The plays that will come back to haunt Young the most in the days ahead -- and that will be pointed to most often by his critics -- are the two interceptions he threw in the fourth quarter. How can a man call himself a quarterback when he throws two interceptions in the fourth quarter? Montana's partisans will want to know.

But as Young pointed out, the first one, which was thrown right at Cowboys linebacker Ken Norton, really didn't hurt because Dallas didn't score. And when the 49ers got the ball back, Young quickly completed eight passes and immediately marched them 93 yards in 2:28 to narrow the score to 24-20.

"Norton's body was going in the other direction and I tried to throw the ball to Brent Jones," Young said. "Then I got hit and when I looked up I saw he wasn't going in that direction."

As to James Washington's interception with 1:58 left, it was a matter of desperation, of having to do something, anything, no matter how risky.

"You have to have the guts to go for it," agreed 49ers coach George Seifert. "You lay your butt on the line."
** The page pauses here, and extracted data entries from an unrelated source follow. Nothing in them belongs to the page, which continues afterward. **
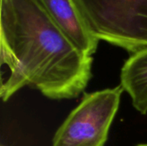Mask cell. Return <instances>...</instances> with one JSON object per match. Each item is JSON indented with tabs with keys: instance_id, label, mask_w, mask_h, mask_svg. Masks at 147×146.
Returning <instances> with one entry per match:
<instances>
[{
	"instance_id": "4",
	"label": "cell",
	"mask_w": 147,
	"mask_h": 146,
	"mask_svg": "<svg viewBox=\"0 0 147 146\" xmlns=\"http://www.w3.org/2000/svg\"><path fill=\"white\" fill-rule=\"evenodd\" d=\"M70 40L84 54L96 52L99 40L92 34L75 0H39Z\"/></svg>"
},
{
	"instance_id": "5",
	"label": "cell",
	"mask_w": 147,
	"mask_h": 146,
	"mask_svg": "<svg viewBox=\"0 0 147 146\" xmlns=\"http://www.w3.org/2000/svg\"><path fill=\"white\" fill-rule=\"evenodd\" d=\"M131 97L134 108L147 114V48L131 56L121 71V84Z\"/></svg>"
},
{
	"instance_id": "3",
	"label": "cell",
	"mask_w": 147,
	"mask_h": 146,
	"mask_svg": "<svg viewBox=\"0 0 147 146\" xmlns=\"http://www.w3.org/2000/svg\"><path fill=\"white\" fill-rule=\"evenodd\" d=\"M123 92L119 85L84 93L55 133L52 146H104Z\"/></svg>"
},
{
	"instance_id": "2",
	"label": "cell",
	"mask_w": 147,
	"mask_h": 146,
	"mask_svg": "<svg viewBox=\"0 0 147 146\" xmlns=\"http://www.w3.org/2000/svg\"><path fill=\"white\" fill-rule=\"evenodd\" d=\"M92 34L134 54L147 48V0H75Z\"/></svg>"
},
{
	"instance_id": "1",
	"label": "cell",
	"mask_w": 147,
	"mask_h": 146,
	"mask_svg": "<svg viewBox=\"0 0 147 146\" xmlns=\"http://www.w3.org/2000/svg\"><path fill=\"white\" fill-rule=\"evenodd\" d=\"M0 51L9 71L0 87L3 102L25 86L49 99H73L92 77L93 57L70 40L39 0H0Z\"/></svg>"
},
{
	"instance_id": "7",
	"label": "cell",
	"mask_w": 147,
	"mask_h": 146,
	"mask_svg": "<svg viewBox=\"0 0 147 146\" xmlns=\"http://www.w3.org/2000/svg\"><path fill=\"white\" fill-rule=\"evenodd\" d=\"M1 146H4V145H1Z\"/></svg>"
},
{
	"instance_id": "6",
	"label": "cell",
	"mask_w": 147,
	"mask_h": 146,
	"mask_svg": "<svg viewBox=\"0 0 147 146\" xmlns=\"http://www.w3.org/2000/svg\"><path fill=\"white\" fill-rule=\"evenodd\" d=\"M137 146H147V144H144V145H139Z\"/></svg>"
}]
</instances>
"I thought we could get the ball back and put the hammer on," Young said of his feelings after the 49ers' last touchdown drive, which culminated in a 5-yard scoring pass to Jerry Rice with 2:44 left to play. "We've done it a couple of times before and it looked like we were going to do it again, but they turned it around on us. When you get the momentum back and they go 80 yards on three plays, that's not good."

The 49ers' biggest problem, Young said, was that they kept trading field goals for touchdowns.

"There were a couple of big drives inside the 30 for us, but we had to kick field goals too many times," he said. "We moved the football, but in a big ballgame you can't trade three for seven. Those are the ones that are really going to come back to me, those third-down plays where we had to settle for field goals."

As for all the time in the second half when the 49ers offense stood around and watched -- San Francisco had the ball for only 4:20 in the third period -- Young said, "It's devastating when you don't touch the ball. It was 10-10 at the half and we really never saw the ball again, it seemed like."

Time to go now. Time to walk the lonely route out into the parking lot where his friends and family are waiting but most of the other fans will appear almost not to notice him. This is a response you cannot imagine ever waiting for Joe Montana.

"I think when you get to this point, when you know how hard it is, you just put your body and soul into it," Young said. "I feel like my soul and spirit are still out on the field trying to win a ballgame."

Which will never be enough, of course, for the people who cannot forgive him for not being Joe Montana.